**** Records provided

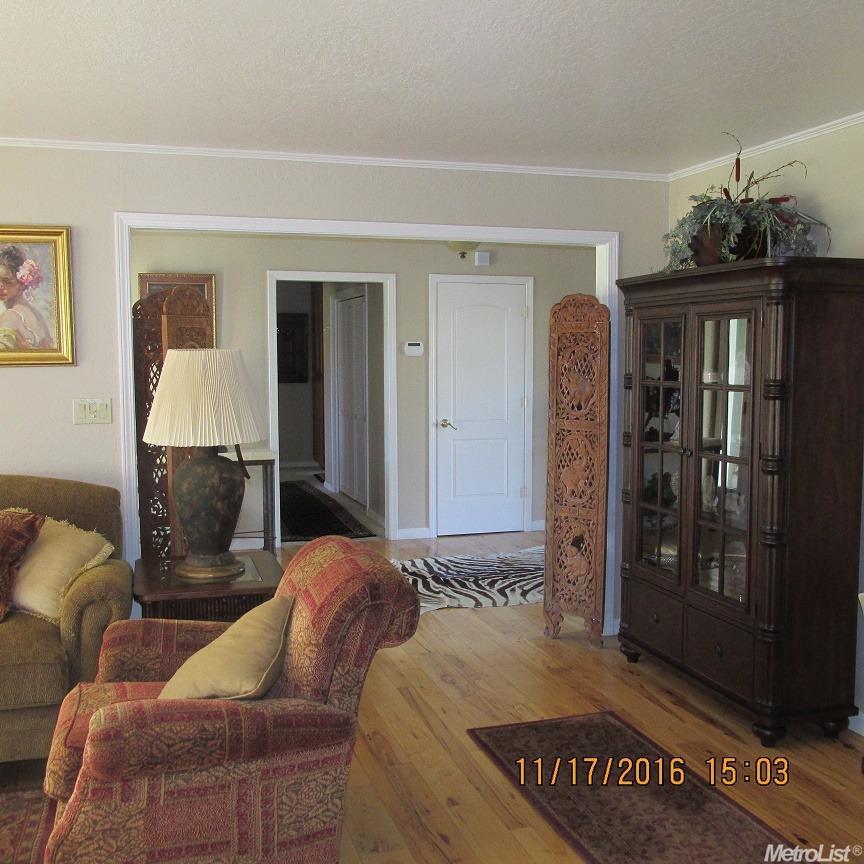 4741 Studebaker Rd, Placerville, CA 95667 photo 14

********
**** Records provided

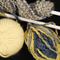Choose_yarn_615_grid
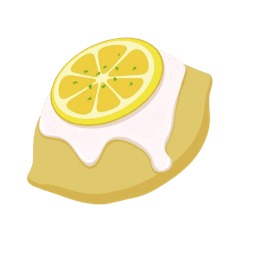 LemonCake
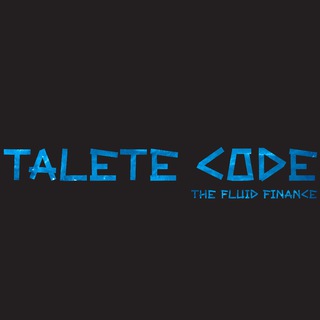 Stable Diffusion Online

********
**** Records provided

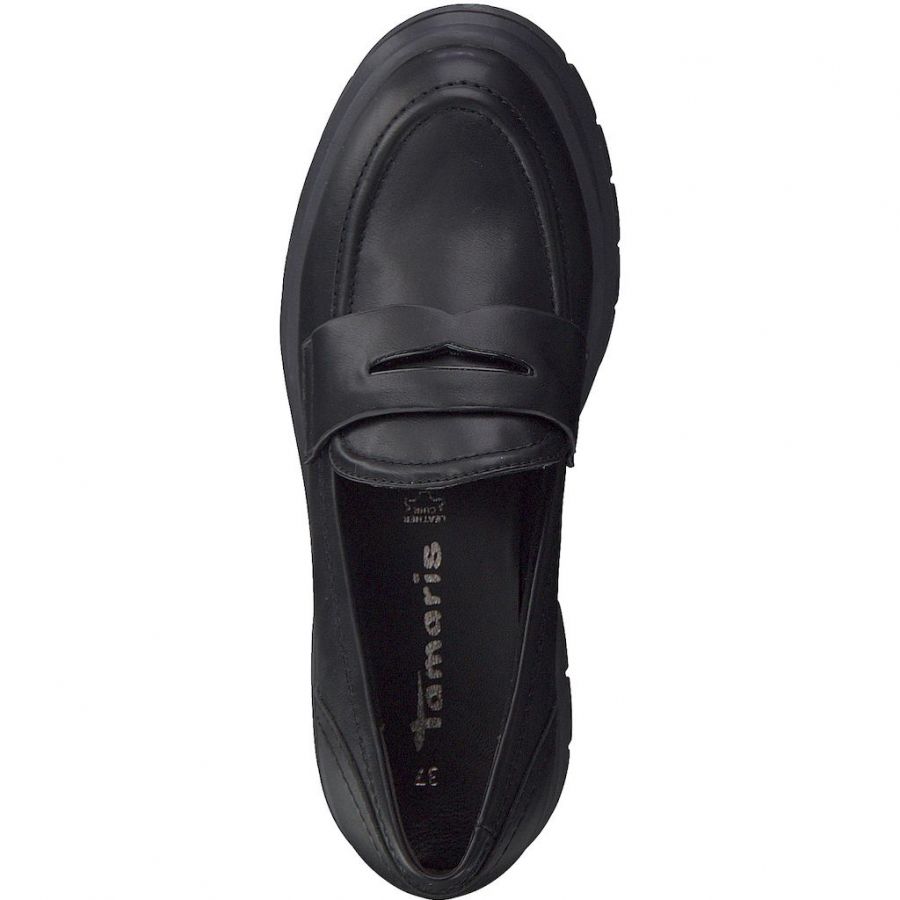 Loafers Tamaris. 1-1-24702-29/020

********

Your goal: Print an exact copy of the lines above, from the one containing "Choose_yarn_615_grid" through the one containing "Stable Diffusion Online", and leave out the pictures.

Reply:
Choose_yarn_615_grid
 LemonCake
 Stable Diffusion Online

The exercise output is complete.